━━ Data to use ━━

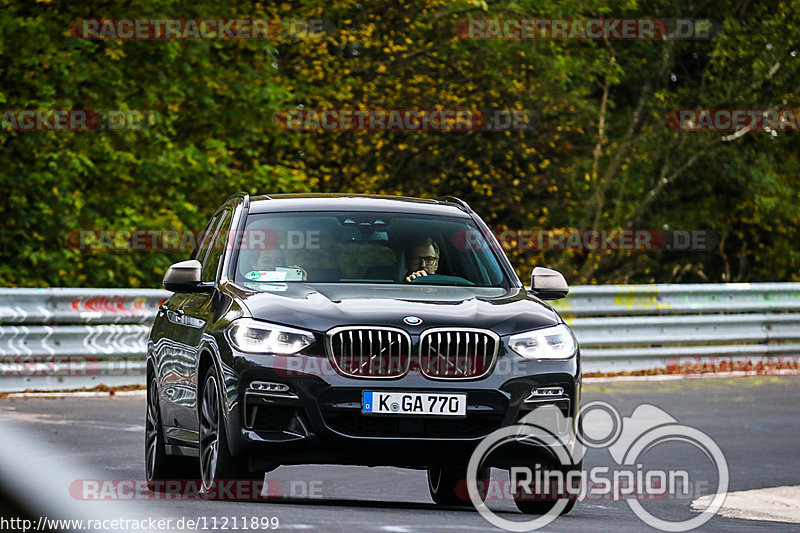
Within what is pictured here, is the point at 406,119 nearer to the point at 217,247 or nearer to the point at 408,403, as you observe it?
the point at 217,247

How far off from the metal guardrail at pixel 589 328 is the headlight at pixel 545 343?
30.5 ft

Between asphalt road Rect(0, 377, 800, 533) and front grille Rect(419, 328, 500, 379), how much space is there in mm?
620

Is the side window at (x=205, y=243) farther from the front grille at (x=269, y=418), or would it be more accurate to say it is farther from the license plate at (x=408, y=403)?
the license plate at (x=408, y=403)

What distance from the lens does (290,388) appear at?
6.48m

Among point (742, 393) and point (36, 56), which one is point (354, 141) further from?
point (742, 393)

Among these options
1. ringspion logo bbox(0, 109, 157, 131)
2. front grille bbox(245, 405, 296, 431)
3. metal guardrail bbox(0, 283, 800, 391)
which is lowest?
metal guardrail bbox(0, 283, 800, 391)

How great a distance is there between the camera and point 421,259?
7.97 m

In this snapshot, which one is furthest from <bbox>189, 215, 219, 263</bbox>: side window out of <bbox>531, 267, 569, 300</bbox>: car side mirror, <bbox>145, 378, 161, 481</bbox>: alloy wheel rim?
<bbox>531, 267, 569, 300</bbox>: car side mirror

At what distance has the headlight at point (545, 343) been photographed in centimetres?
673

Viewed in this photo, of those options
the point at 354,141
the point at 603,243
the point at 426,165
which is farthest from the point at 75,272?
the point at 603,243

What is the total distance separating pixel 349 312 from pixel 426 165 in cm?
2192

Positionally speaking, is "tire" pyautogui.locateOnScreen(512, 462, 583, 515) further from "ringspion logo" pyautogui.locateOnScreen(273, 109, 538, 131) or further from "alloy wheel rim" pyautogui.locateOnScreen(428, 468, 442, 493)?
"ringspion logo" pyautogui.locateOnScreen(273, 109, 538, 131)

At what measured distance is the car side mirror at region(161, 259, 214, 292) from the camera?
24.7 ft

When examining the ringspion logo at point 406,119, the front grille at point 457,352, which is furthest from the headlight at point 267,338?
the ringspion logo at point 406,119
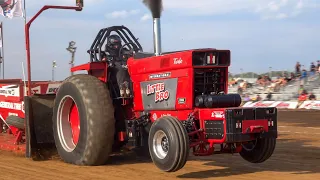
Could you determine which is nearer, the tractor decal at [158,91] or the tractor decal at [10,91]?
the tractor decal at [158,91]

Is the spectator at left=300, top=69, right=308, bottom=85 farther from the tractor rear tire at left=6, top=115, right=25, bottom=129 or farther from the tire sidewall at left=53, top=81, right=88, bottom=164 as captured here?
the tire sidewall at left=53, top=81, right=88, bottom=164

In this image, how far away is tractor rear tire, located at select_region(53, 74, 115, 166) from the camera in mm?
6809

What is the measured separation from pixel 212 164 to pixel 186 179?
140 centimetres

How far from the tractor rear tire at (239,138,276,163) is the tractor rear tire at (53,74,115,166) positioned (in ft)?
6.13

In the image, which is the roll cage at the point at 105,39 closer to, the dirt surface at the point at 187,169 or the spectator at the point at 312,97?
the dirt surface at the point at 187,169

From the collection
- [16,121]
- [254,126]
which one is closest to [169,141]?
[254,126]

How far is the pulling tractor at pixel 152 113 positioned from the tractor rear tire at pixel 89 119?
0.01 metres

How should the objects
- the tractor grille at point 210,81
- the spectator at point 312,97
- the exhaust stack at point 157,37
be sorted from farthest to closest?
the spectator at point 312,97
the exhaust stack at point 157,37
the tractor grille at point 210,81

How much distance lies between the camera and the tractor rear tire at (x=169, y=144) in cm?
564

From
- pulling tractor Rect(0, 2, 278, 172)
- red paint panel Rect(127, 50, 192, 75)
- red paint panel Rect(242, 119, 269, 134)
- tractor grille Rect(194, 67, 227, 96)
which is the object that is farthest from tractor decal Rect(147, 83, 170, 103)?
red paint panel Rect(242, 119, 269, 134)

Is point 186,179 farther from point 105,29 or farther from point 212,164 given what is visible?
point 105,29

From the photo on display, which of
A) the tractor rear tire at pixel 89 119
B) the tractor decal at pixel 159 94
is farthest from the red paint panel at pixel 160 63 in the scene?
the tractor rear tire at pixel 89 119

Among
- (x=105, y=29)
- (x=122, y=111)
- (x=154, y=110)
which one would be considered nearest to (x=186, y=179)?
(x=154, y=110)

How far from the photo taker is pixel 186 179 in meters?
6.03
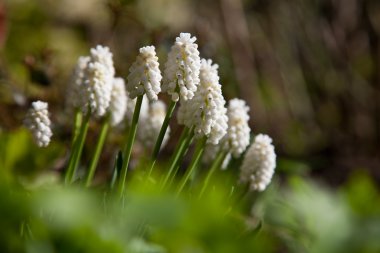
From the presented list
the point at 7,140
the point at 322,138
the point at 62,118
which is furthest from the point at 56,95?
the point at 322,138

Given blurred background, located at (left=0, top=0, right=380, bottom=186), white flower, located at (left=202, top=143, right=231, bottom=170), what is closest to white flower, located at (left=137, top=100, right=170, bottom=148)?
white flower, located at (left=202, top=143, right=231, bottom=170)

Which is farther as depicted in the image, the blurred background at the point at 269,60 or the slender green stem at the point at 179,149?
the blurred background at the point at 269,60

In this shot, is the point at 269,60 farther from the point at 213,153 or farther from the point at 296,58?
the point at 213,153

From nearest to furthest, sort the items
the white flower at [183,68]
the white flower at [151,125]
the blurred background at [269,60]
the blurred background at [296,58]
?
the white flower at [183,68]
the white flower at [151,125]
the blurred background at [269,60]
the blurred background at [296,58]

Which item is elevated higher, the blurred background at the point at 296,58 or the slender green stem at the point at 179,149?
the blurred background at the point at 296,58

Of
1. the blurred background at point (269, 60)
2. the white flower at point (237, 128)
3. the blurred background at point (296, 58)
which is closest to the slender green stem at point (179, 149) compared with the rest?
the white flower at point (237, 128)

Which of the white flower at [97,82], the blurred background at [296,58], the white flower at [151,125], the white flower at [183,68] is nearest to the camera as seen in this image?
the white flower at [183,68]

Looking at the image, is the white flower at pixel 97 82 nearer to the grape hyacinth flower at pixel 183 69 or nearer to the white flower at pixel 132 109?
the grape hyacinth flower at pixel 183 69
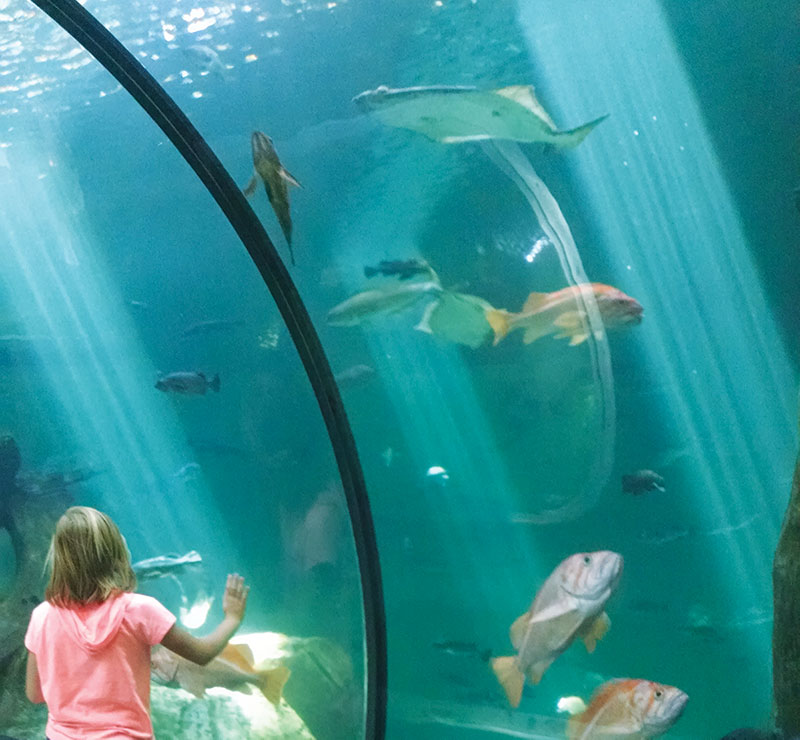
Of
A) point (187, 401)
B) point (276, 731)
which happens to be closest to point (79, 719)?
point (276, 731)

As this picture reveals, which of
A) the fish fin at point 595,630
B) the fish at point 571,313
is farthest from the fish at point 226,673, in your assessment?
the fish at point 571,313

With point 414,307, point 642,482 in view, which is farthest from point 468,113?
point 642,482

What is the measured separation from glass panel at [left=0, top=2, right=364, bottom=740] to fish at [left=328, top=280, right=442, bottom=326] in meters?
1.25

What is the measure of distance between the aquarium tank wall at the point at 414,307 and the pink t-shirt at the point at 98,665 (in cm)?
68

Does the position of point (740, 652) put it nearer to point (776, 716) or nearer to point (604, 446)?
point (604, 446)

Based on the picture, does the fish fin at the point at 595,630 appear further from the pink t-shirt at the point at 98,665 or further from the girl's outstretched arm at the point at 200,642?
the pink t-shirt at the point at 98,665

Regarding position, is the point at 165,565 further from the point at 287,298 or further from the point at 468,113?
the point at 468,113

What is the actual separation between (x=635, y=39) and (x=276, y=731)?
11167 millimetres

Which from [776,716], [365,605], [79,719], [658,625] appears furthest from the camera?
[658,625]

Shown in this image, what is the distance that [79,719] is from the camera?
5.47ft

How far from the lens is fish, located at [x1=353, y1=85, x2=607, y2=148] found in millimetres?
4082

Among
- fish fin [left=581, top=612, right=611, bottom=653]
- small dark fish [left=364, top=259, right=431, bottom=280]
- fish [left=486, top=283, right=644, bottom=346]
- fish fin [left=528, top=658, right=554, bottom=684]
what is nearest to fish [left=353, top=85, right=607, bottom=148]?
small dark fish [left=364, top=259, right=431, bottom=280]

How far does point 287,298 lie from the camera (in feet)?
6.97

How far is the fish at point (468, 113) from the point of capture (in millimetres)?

━━━

| What you should do |
Return each line exactly as written. Any picture gets left out.

| Exercise output |
Within what is pictured here, is the point at 406,119 nearer to the point at 217,247 or nearer to the point at 408,403, as you observe it?
the point at 217,247

How far off from the metal guardrail at pixel 589 328 is the headlight at pixel 545 343?
30.5 ft

Between asphalt road Rect(0, 377, 800, 533) and front grille Rect(419, 328, 500, 379), how much space is there in mm?
620

Is the side window at (x=205, y=243) farther from the front grille at (x=269, y=418), or would it be more accurate to say it is farther from the license plate at (x=408, y=403)?
the license plate at (x=408, y=403)

What distance from the lens does (290,388) appear at?
6.48m

Among point (742, 393) and point (36, 56), which one is point (354, 141) further from?
point (742, 393)

Among these options
1. ringspion logo bbox(0, 109, 157, 131)
2. front grille bbox(245, 405, 296, 431)
3. metal guardrail bbox(0, 283, 800, 391)
which is lowest?
metal guardrail bbox(0, 283, 800, 391)

How great a distance is there between the camera and point 421,259?
7.97 m

In this snapshot, which one is furthest from <bbox>189, 215, 219, 263</bbox>: side window out of <bbox>531, 267, 569, 300</bbox>: car side mirror, <bbox>145, 378, 161, 481</bbox>: alloy wheel rim?
<bbox>531, 267, 569, 300</bbox>: car side mirror

At what distance has the headlight at point (545, 343) been photographed in centimetres?
673

Viewed in this photo, of those options
the point at 354,141
the point at 603,243
the point at 426,165
which is farthest from the point at 75,272?
the point at 603,243

What is the total distance separating pixel 349 312 from pixel 426 165 in cm?
2192

Positionally speaking, is "tire" pyautogui.locateOnScreen(512, 462, 583, 515) further from "ringspion logo" pyautogui.locateOnScreen(273, 109, 538, 131) or further from "alloy wheel rim" pyautogui.locateOnScreen(428, 468, 442, 493)?
"ringspion logo" pyautogui.locateOnScreen(273, 109, 538, 131)

At what measured distance is the car side mirror at region(161, 259, 214, 292) from the camera?
24.7 ft

When examining the ringspion logo at point 406,119, the front grille at point 457,352, which is furthest from the headlight at point 267,338?
the ringspion logo at point 406,119
Could you determine which is nearer, the tractor decal at [158,91] or the tractor decal at [10,91]?
the tractor decal at [158,91]

Is the spectator at left=300, top=69, right=308, bottom=85 farther from the tractor rear tire at left=6, top=115, right=25, bottom=129 or farther from the tire sidewall at left=53, top=81, right=88, bottom=164 as captured here?
the tire sidewall at left=53, top=81, right=88, bottom=164

In this image, how far away is tractor rear tire, located at select_region(53, 74, 115, 166) from the camera in mm?
6809

What is the measured separation from pixel 212 164 to pixel 186 179?
140 centimetres

How far from the tractor rear tire at (239,138,276,163) is the tractor rear tire at (53,74,115,166) positioned (in ft)?
6.13

In the image, which is the roll cage at the point at 105,39 closer to, the dirt surface at the point at 187,169 or the spectator at the point at 312,97?
the dirt surface at the point at 187,169

From the collection
- [16,121]
- [254,126]
which one is closest to [169,141]?
[254,126]

How far is the pulling tractor at pixel 152 113 positioned from the tractor rear tire at pixel 89 119?
0.01 metres

How should the objects
- the tractor grille at point 210,81
- the spectator at point 312,97
- the exhaust stack at point 157,37
be sorted from farthest to closest?
the spectator at point 312,97
the exhaust stack at point 157,37
the tractor grille at point 210,81

How much distance lies between the camera and the tractor rear tire at (x=169, y=144) in cm?
564

From
- pulling tractor Rect(0, 2, 278, 172)
- red paint panel Rect(127, 50, 192, 75)
- red paint panel Rect(242, 119, 269, 134)
- tractor grille Rect(194, 67, 227, 96)
which is the object that is farthest from tractor decal Rect(147, 83, 170, 103)?
red paint panel Rect(242, 119, 269, 134)

Is point 186,179 farther from point 105,29 or farther from point 212,164 given what is visible?
point 105,29

From the photo on display, which of
A) the tractor rear tire at pixel 89 119
B) the tractor decal at pixel 159 94
is farthest from the red paint panel at pixel 160 63 in the scene?
the tractor rear tire at pixel 89 119

Among
- (x=105, y=29)
- (x=122, y=111)
- (x=154, y=110)
which one would be considered nearest to (x=186, y=179)?
(x=154, y=110)

How far from the photo taker is pixel 186 179 in meters?
6.03
From the presented list
the point at 7,140
the point at 322,138
the point at 62,118
which is furthest from the point at 56,95?
the point at 322,138

Given blurred background, located at (left=0, top=0, right=380, bottom=186), white flower, located at (left=202, top=143, right=231, bottom=170), what is closest to white flower, located at (left=137, top=100, right=170, bottom=148)?
white flower, located at (left=202, top=143, right=231, bottom=170)

Which is farther as depicted in the image, the blurred background at the point at 269,60 or the slender green stem at the point at 179,149?
the blurred background at the point at 269,60

In this shot, is the point at 269,60 farther from the point at 213,153 or farther from the point at 296,58?
the point at 213,153

From nearest to furthest, sort the items
the white flower at [183,68]
the white flower at [151,125]
the blurred background at [269,60]
the blurred background at [296,58]
?
the white flower at [183,68]
the white flower at [151,125]
the blurred background at [269,60]
the blurred background at [296,58]

Which item is elevated higher, the blurred background at the point at 296,58 or the slender green stem at the point at 179,149?
the blurred background at the point at 296,58

Of
1. the blurred background at point (269, 60)
2. the white flower at point (237, 128)
3. the blurred background at point (296, 58)
which is closest to the slender green stem at point (179, 149) compared with the rest?
the white flower at point (237, 128)

Which of the white flower at [97,82], the blurred background at [296,58], the white flower at [151,125], the white flower at [183,68] is nearest to the camera as seen in this image?
the white flower at [183,68]

Looking at the image, is the white flower at pixel 97 82 nearer to the grape hyacinth flower at pixel 183 69 or nearer to the white flower at pixel 132 109?
the grape hyacinth flower at pixel 183 69
Of
A) point (187, 401)
B) point (276, 731)
which happens to be closest to point (79, 719)?
point (276, 731)

As this picture reveals, which of
A) the fish fin at point 595,630
B) the fish at point 571,313
is farthest from the fish at point 226,673, in your assessment?
the fish at point 571,313

With point 414,307, point 642,482 in view, which is farthest from point 468,113?
point 642,482

What is the measured separation from glass panel at [left=0, top=2, right=364, bottom=740] to fish at [left=328, top=280, right=442, bottom=326] in meters?
1.25

What is the measure of distance between the aquarium tank wall at the point at 414,307 and the pink t-shirt at the point at 98,665 (in cm)?
68

Does the position of point (740, 652) put it nearer to point (776, 716) or nearer to point (604, 446)?
point (604, 446)

Based on the picture, does the fish fin at the point at 595,630 appear further from the pink t-shirt at the point at 98,665 or further from the girl's outstretched arm at the point at 200,642?
the pink t-shirt at the point at 98,665

Regarding position, is the point at 165,565 further from the point at 287,298 or further from the point at 468,113?
the point at 468,113

What is the actual separation between (x=635, y=39) and (x=276, y=731)?
11167 millimetres

Which from [776,716], [365,605], [79,719], [658,625] appears furthest from the camera?
[658,625]

Shown in this image, what is the distance that [79,719] is from the camera?
5.47ft

How far from the lens is fish, located at [x1=353, y1=85, x2=607, y2=148] found in millimetres?
4082

Among
- fish fin [left=581, top=612, right=611, bottom=653]
- small dark fish [left=364, top=259, right=431, bottom=280]
- fish [left=486, top=283, right=644, bottom=346]
- fish fin [left=528, top=658, right=554, bottom=684]
what is nearest to fish [left=353, top=85, right=607, bottom=148]?
small dark fish [left=364, top=259, right=431, bottom=280]

How far does point 287,298 lie from the camera (in feet)?
6.97

How far is the fish at point (468, 113) from the point of capture (in millimetres)?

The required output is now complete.